La descrizione dello stemma del S.E.R. Mons. Antuan Ilgit, S.I., eletto vescovo ausiliare per il Vicariato Apostolico dell'Anatolia

La croce dorata posta in palo, ovvero verticalmente dietro lo scudo, è quella cosiddetta di Malta, affidata all’Ordine dei Cavalieri Ospitalieri di San Giovanni nel 1126, con le sue otto punte che simboleggiano le Beatitudini secondo il vangelo di Matteo (cf. Mt 5,3-12), ma anche le otto virtù che dovevano coltivare i cavalieri: lealtà, pietà, franchezza, coraggio, gloria ed onore, disprezzo per la morte, solidarietà verso i poveri ed i malati, rispetto per la Chiesa. La scelta di questo modello di croce è legata anche ad un particolare biografico: la permanenza in Malta per via degli Esercizi spirituali, durante i quali ha ricevuto la notizia della nomina episcopale.

Lo scudo, dalla forma bucranica, ospita diversi simbolismi.

Il campo in alto presenta l’agnello pasquale, sgozzato, rivoltato, nimbato e accovacciato su di un libro chiuso d’oro da cui pendono sette sigilli, con in mano la bandiera. Il messaggio è evidente: la centralità del mistero di morte e risurrezione di Cristo, così come presentato soprattutto nel libro dell’Apocalisse, alla luce del quale leggere il senso della storia, in modo particolare nel tempo della tribolazione (cf. Ap 5,6-7). L’immagine e il colore rosso della campitura vuole fare allusione alla Turchia, come terra di martiri per la fede nel passato e nel presente, e insieme esprimere la disponibilità a “farsi agnello” e offrire la propria vita in dono (se necessario) sino all’effusione del sangue. La bandiera, che richiama anche la meditazione ignaziana dei due vessilli (cf.
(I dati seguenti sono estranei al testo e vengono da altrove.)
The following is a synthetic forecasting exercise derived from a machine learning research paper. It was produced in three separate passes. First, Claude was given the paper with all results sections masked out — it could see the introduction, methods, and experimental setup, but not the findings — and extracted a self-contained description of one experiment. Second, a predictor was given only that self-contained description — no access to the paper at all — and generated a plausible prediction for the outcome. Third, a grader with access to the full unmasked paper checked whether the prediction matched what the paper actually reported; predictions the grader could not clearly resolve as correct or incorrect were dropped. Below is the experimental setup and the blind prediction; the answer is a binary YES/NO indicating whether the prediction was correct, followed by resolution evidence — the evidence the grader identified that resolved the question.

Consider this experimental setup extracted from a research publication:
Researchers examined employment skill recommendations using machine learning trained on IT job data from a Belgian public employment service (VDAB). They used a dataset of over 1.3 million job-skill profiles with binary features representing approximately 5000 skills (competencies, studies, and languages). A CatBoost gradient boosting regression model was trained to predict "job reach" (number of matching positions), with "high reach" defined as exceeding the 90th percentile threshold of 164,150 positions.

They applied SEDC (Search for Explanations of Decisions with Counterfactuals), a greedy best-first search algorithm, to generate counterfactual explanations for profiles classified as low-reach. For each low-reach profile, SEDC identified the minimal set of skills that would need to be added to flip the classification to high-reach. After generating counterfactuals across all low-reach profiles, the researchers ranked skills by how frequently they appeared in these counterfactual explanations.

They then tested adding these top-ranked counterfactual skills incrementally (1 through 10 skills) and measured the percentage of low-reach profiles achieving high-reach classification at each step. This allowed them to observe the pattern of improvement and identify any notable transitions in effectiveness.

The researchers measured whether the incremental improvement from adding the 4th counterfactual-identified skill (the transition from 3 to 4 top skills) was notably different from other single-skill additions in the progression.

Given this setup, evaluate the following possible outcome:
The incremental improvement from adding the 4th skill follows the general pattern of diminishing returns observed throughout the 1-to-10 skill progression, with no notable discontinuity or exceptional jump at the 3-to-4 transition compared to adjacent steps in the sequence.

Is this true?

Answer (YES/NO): NO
Esercizi spirituali 136-147), con croce rossa in campo bianco, sottolinea la risurrezione quale ultima parola di Dio sulla storia di Gesù e sulla nostra.

Il campo in basso ha al suo centro il cristogramma IHS, sormontato dalla croce, simbolo della Compagnia di Gesù. Vuole indicare il patrimonio spirituale ignaziano che appartiene alla storia di fede personale ed anche all’orientamento nel ministero futuro, nella logica del magis e “per la maggior gloria di Dio”. Esso è presentato come un sole irradiante sull’azzurro della campitura, evocativo del cielo e del mare, in particolare di quello di Mersin nell'antica Cilicia, solcato dalle navi da pesca paterne, ma anche della città di Alessandretta in cui ha sede il Vicariato. In alto a sinistra c’è la stella di Davide che richiama innanzitutto Maria, la vergine figlia di Sion, la stella del mare alla cui protezione, come recita anche il motto, si affida il novello Vescovo. Sulla destra si colloca un giglio fiorito, che rappresenta la devozione a San Giuseppe e a Sant’Antonio di Padova di cui porta il nome. Le tre onde, in basso, simboleggiano la Santissima Trinità, all’opera nella storia personale e universale (cf. Esercizi Spirituali 101). L’àncora, al di là dei richiami al mondo familiare dei pescatori, esprime il desiderio di ancoramento nella speranza, come realtà “sicura e salda”: «essa entra fino al di là del velo del santuario, dove Gesù è entrato come precursore per noi, divenuto sommo sacerdote per sempre secondo l’ordine di Melchìsedek» (Eb 6,19-20).

Il cartiglio con il motto in lingua turca riprende l’incipit della più antica preghiera mariana (III sec.) Sub tuum praesidium (“Sotto la tua protezione”): «Sotto la tua protezione cerchiamo rifugio, Santa Madre di Dio: non disprezzare le suppliche di noi che siamo nella prova, ma liberaci da ogni pericolo, o Vergine gloriosa e benedetta». Come mette in luce il termine ‘praesidium’, il Vescovo, si affida totalmente alla Madre di Dio, confidando nella di Lei materna intercessione, per essere accolto e sostenuto lungo i momenti difficili del cammino futuro.

Lo stemma è stato realizzato da Roberto Giobbi.